2. Ouray Perimeter Trail
Trailhead location: Across the street from the Ouray Visitor Center (look for the dirt steps that lead up to the switchbacks).
Distance: 6.0-mile loop
Elevation gain: 1,426 feet
Ouray's Perimeter Trail is the must-do trail for first-time visitors because it loops around the entire town and hits all the landmarks. On this hike you see it all: waterfalls, steep-and-impressive drop-offs, Box Canyon Falls, Baby Bathtubs (an incredible rock formation that looks like smooth, mini bathtubs), the stunning Amphitheater, the Ice Park and more. All the way around you'll have picturesque views of Ouray itself, some from high above on narrow ledges, and some from sprawling, wildflower-filled meadows.
Be sure to equip yourself with enough water to last through a decent chunk of time -- if you stop to enjoy the views, landmarks and various trail offshoots, you can spend more than half a day on the Perimeter Trail.
Wear light layers with convertible options, especially if you start in the morning -- the trailhead starts on the west side of town and is shady and cool all the way up the switchbacks.
Once the trail evens out, you'll enjoy a gorgeous view of Ouray all the way along the side of the mountain until you get to Cascade Falls. From there you lose some elevation and swing down into a grassy, piney valley on a soft dirt trail.
Perhaps the most exciting and breathtaking part of the Perimeter Trail is just beyond the halfway point: Box Canyon Falls. The Perimeter Trail swings up and over Box Canyon on a grate bridge (AKA: you can see through it and all the way down into the roaring gorge below!), then leads you through a stooped tunnel.
If you take a slight detour here, you can hop on down to the Falls themselves, where you'll walk along a grate path straight into the canyon and down to the bottom. It'll cost you a few bucks, but it's so worth it!
After Box Canyon, you'll take the Perimeter Trail around the rest of the town, where it meets up with historic Oak street for a pretty little jaunt past some restored Victorian homes. You'll finish up along the Uncompahgre River and end up back at the Visitor's Center, conveniently located right next to the muscle-soothing hot springs pools.
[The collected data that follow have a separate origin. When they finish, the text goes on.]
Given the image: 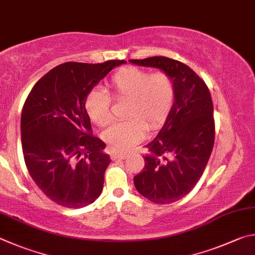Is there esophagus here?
Listing matches in <instances>:
<instances>
[{
  "mask_svg": "<svg viewBox=\"0 0 255 255\" xmlns=\"http://www.w3.org/2000/svg\"><path fill=\"white\" fill-rule=\"evenodd\" d=\"M128 157V153L125 152H113L111 154L112 160H118V159H127Z\"/></svg>",
  "mask_w": 255,
  "mask_h": 255,
  "instance_id": "34e87169",
  "label": "esophagus"
}]
</instances>
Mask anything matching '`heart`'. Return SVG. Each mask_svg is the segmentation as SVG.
<instances>
[{
	"mask_svg": "<svg viewBox=\"0 0 255 255\" xmlns=\"http://www.w3.org/2000/svg\"><path fill=\"white\" fill-rule=\"evenodd\" d=\"M111 96L128 102L125 122L112 125L103 133L111 149L125 151L144 139L146 128L157 130L167 120L175 102V86L167 74L150 73L137 67L121 68L112 76ZM85 109L94 123L104 127L112 121L110 96L102 88H93L85 100Z\"/></svg>",
	"mask_w": 255,
	"mask_h": 255,
	"instance_id": "b5f03b06",
	"label": "heart"
}]
</instances>
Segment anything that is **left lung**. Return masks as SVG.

To sum up: I'm so, so glad I did this trail on my first visit to Ouray. I saw everything I needed to see within city limits, I met some great locals and I fell fully and completely in love with this area.
3. Bear Creek Trail
Trailhead location: 2.3 miles south of Ouray on highway 550. There's a parking lot just after the tunnel.
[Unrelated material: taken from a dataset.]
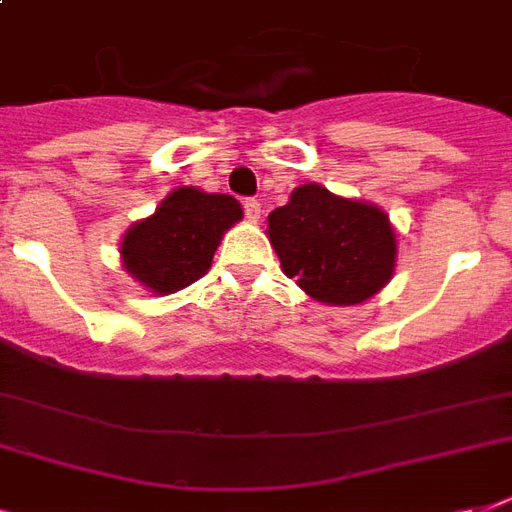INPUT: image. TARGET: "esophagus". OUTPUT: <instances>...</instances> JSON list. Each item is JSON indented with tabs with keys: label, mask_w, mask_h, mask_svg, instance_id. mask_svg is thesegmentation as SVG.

Distance: 4.8 - 14.2 miles round trip, depending on the route
Elevation gain: A LOT. More specifically: up to 4,300 feet
There are several options along Bear Creek Trail in terms of distance -- you can hike to Grizzly Bear Mine (4.8 miles round trip), Yellowjacket mine (8.4 miles round trip), or you can hike all the way up to Engineer Pass, where the trail meets up with Horsetail Trail (that one's 14.2 miles round trip... yipes). Seeing the switchbacks and elevation gain, I opted for the 4.8-mile trip.
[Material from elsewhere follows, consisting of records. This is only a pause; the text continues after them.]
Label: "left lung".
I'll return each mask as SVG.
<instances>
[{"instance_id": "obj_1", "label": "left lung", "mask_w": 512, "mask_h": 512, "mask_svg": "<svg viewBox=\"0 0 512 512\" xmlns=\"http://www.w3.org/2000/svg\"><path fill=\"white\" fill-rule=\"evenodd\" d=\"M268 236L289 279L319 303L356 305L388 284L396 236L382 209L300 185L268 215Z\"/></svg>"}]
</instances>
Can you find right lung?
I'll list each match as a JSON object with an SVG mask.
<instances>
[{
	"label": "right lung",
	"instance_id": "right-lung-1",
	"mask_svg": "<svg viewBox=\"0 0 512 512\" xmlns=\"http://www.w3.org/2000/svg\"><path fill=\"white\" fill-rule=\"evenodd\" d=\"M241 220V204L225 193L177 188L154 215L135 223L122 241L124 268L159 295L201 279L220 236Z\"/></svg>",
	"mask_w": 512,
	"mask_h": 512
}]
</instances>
The trailhead begins at the tunnel 2.3 miles south of Ouray along highway 550 and instantly starts to climb. The switchbacks are unbelievably steep and coated in large, thin flakes of slate, which make the most satisfying broken-glass crunch underfoot, but leave you with slippery, non-stable footholds all the way up.
Be sure you come prepared with grippy, lugged trail shoes, because one wrong slip and you'll tumble far, far below. I was very pleased with my footwear choice, which featured lugged Vibram® outsoles and a lightweight, flexible-but-supportive design.
Another must-have on this trail is hands-free access to your water. I wore a Camelbak daypack with a hydration bladder. You definitely want your hands ready to support you if you stumble, and available to help you balance.
Once you get off the switchbacks, the trail evens out (sort of) in a dramatic, carved-out-of-a-cliff-face sort of way. Be sure to stop and take some impressive photos! You'll meander along the cliffs for a while, until you start another ascent to Grizzly Bear Mine.
My entire hike took about 4.5 hours. I took my time, of course, as a first-timer on such a steep, unknown trail -- a more-experienced hiker could certainly cut that time in half.
To sum up: Do this trail! Do it if you're afraid. Do it if you're a newbie. But prepare yourself. Wear appropriate gear and attire. Come out on the other side like a champ with some amazing pictures and great memories.
Have you ever explored Ouray, Colorado? What would you recommend?